Wednesday, December 08, 2004

someone far more intelligent than I offers a fitting note of departure for Mike "second-ugliest met to dave weathers" Stanton...


Michael Wolverton, a San Francisco-area computer research scientist who also writes for Baseball Prospectus, an influential statistics think tank, devised a system by which each situation a reliever can enter - bases loaded with one out, man on first with two out, etc. - is converted into the number of runs that typically score. The reliever is then judged by how many runs he allows either above or below average.

Wolverton's statistic, called inherited runs prevented, not only counts the pieces of runs a reliever either saves or allows, but also adjusts for runners he may bequeath to a pitcher who follows him.

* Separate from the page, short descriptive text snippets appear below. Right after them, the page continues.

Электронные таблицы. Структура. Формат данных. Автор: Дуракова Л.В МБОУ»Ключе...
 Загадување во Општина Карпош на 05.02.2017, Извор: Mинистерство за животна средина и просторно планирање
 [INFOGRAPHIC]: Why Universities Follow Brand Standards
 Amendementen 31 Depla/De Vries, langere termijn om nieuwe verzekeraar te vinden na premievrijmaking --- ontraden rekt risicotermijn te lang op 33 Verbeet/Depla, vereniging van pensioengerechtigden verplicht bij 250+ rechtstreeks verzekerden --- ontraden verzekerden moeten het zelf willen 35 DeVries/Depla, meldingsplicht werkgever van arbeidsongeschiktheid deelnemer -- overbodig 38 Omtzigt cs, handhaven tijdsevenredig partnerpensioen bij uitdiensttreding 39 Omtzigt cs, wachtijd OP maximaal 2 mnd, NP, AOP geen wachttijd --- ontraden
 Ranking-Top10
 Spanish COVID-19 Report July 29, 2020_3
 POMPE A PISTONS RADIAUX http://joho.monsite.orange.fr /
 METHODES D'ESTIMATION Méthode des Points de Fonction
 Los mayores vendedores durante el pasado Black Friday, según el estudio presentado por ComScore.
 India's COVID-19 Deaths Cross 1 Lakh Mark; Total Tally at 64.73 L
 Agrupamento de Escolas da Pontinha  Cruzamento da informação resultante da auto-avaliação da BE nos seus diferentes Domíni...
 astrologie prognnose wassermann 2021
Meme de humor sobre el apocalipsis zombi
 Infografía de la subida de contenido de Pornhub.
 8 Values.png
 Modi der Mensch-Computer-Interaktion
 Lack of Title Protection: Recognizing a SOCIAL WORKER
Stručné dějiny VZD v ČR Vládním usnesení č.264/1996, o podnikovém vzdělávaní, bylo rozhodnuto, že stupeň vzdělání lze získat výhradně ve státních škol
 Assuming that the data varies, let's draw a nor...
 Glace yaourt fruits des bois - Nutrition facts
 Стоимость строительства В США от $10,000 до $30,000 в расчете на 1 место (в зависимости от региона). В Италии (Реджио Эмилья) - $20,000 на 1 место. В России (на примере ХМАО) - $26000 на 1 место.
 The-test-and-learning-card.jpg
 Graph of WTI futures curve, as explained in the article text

The Royals' Nate Field, despite his rather pedestrian 3.77 E.R.A., is the 2004 leader in Inherited Runs Prevented with 8.0 total runs saved. On Tuesday, Field entered a game with none out and the bases loaded, and got three straight outs to save Kansas City 1.92 runs.

Inherited runs prevented also shows just how disastrous the Mets' Mike Stanton has been in 2004. Though Stanton, a veteran left-hander, had a 3.75 E.R.A., he did not save any runs but in fact cost his team 6.3 runs, third worst in the majors.